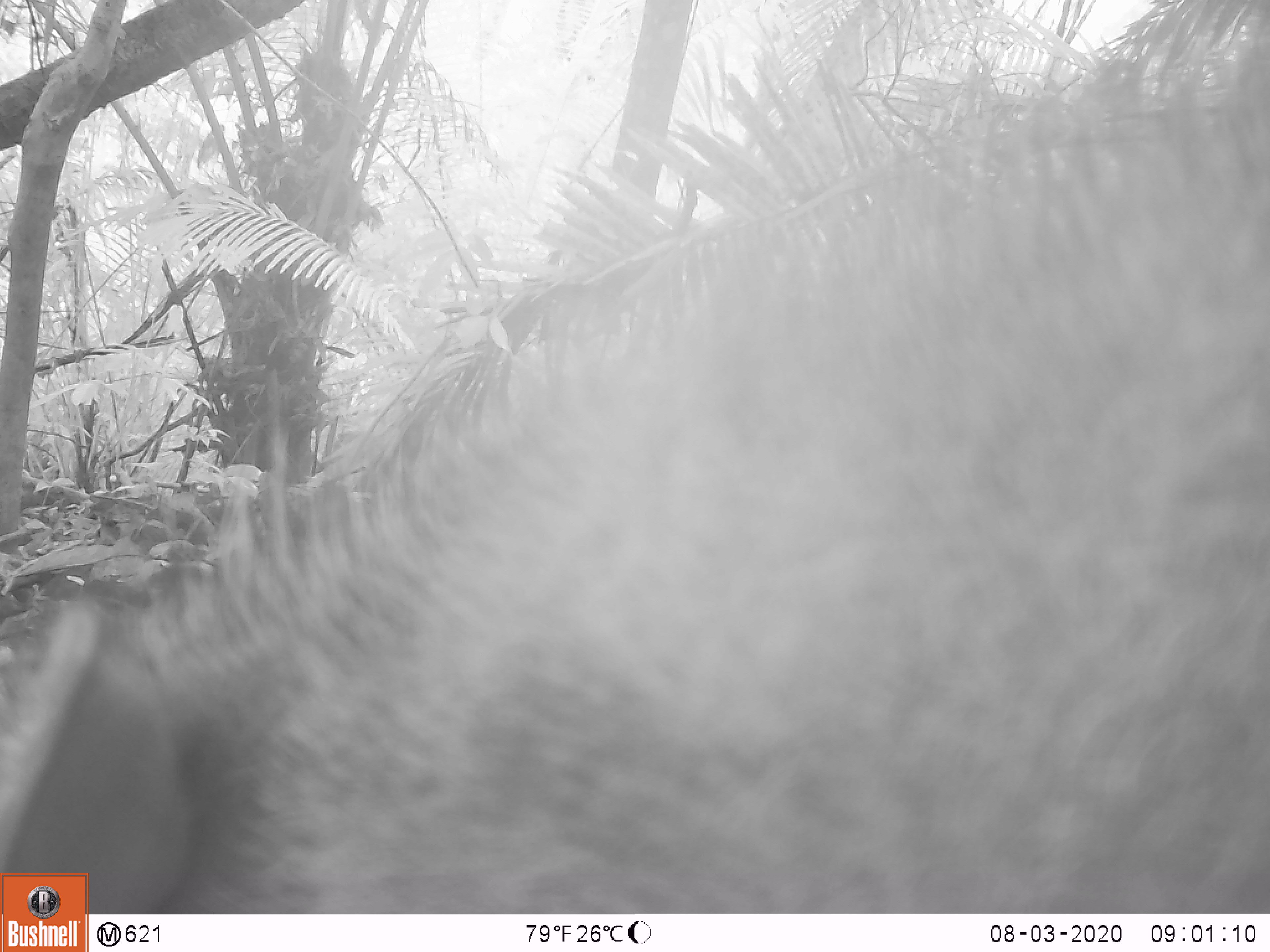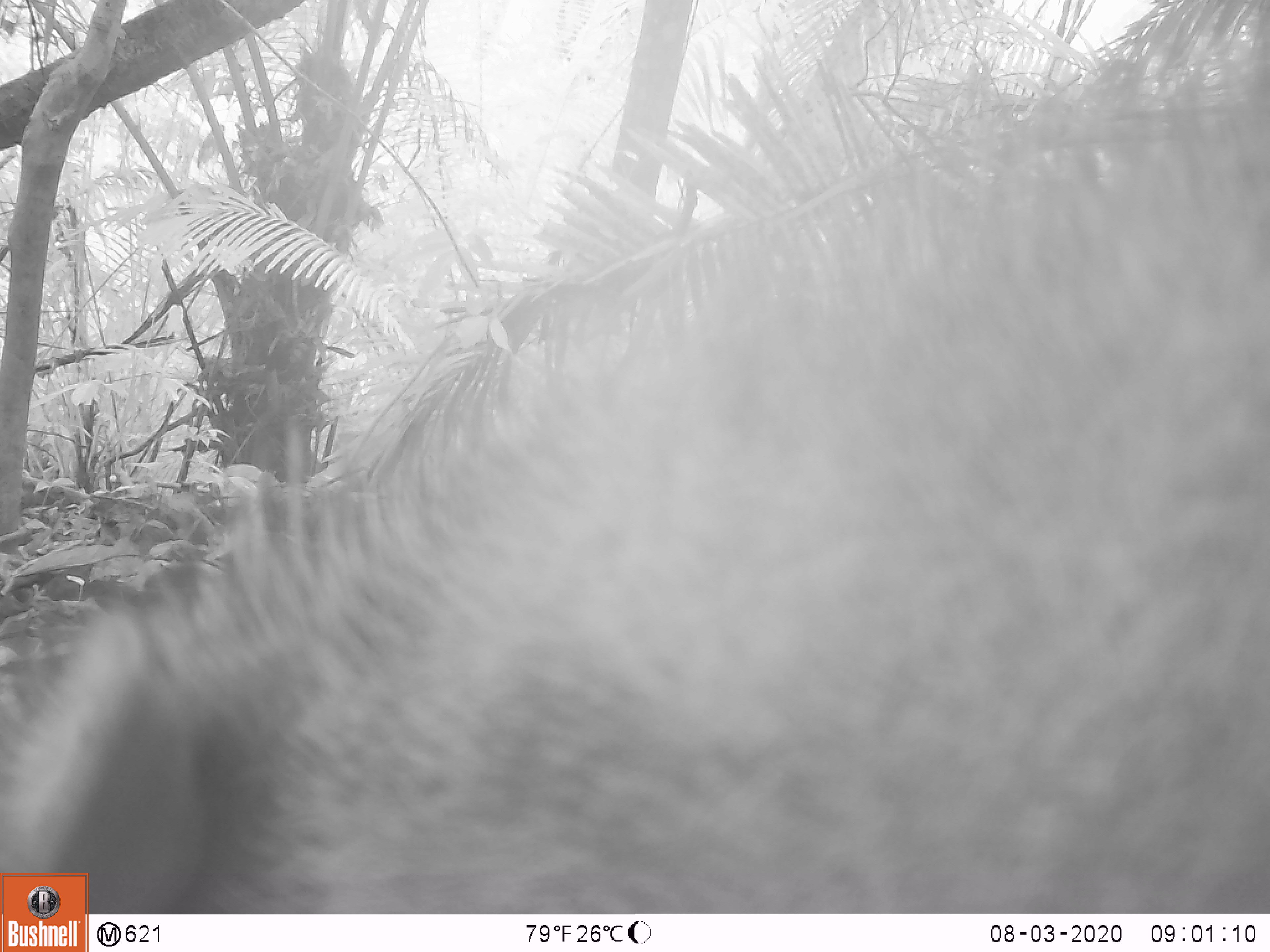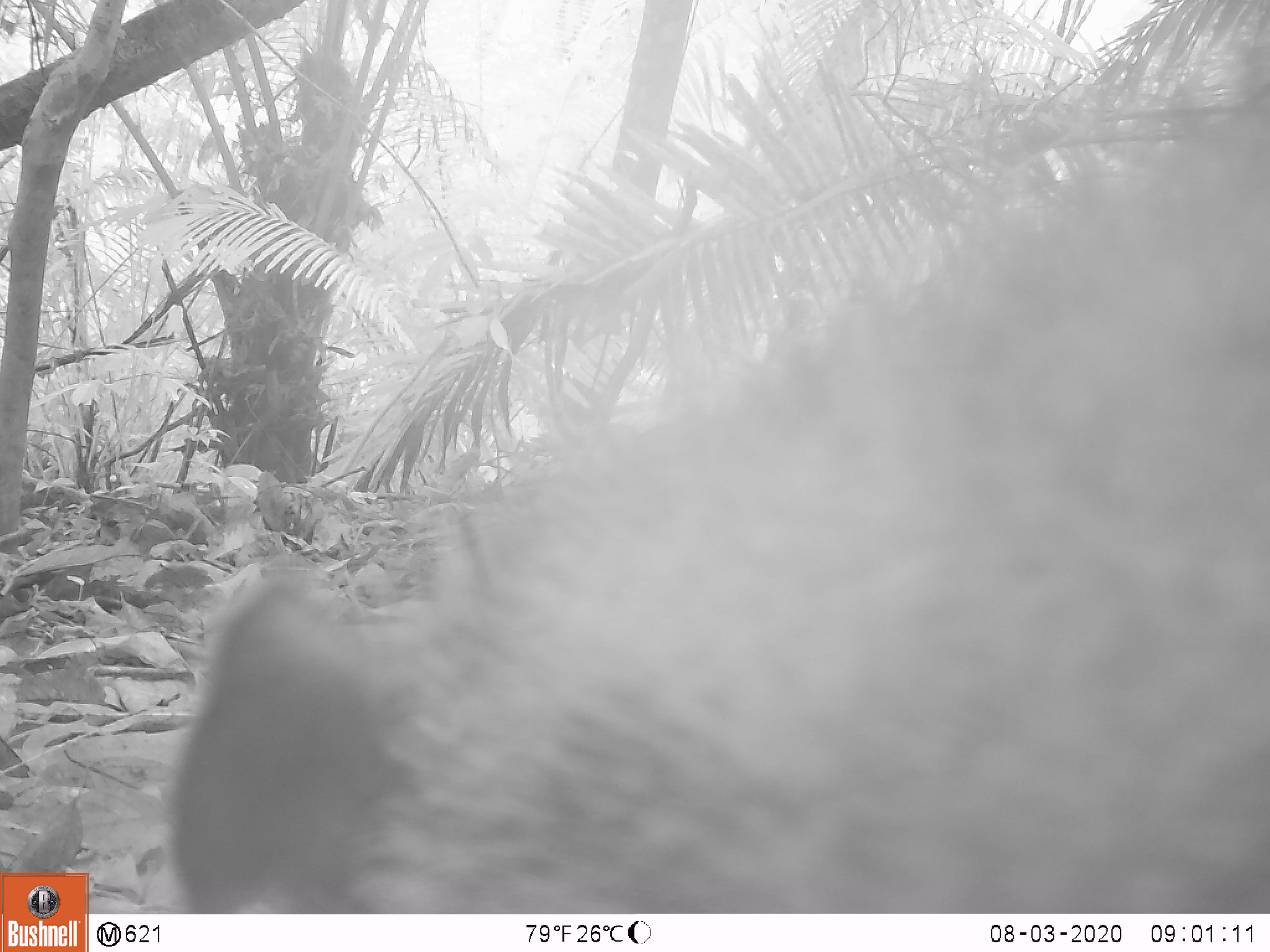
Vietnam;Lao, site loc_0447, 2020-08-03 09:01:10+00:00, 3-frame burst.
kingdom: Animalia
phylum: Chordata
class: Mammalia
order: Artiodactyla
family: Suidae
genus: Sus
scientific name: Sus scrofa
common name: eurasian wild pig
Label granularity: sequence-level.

================================

**Problem details**
Repeat the records above verbatim, dropping the pictures.

**Result for this task**
Vietnam;Lao, site loc_0447, 2020-08-03 09:01:10+00:00, 3-frame burst.
kingdom: Animalia
phylum: Chordata
class: Mammalia
order: Artiodactyla
family: Suidae
genus: Sus
scientific name: Sus scrofa
common name: eurasian wild pig
Label granularity: sequence-level.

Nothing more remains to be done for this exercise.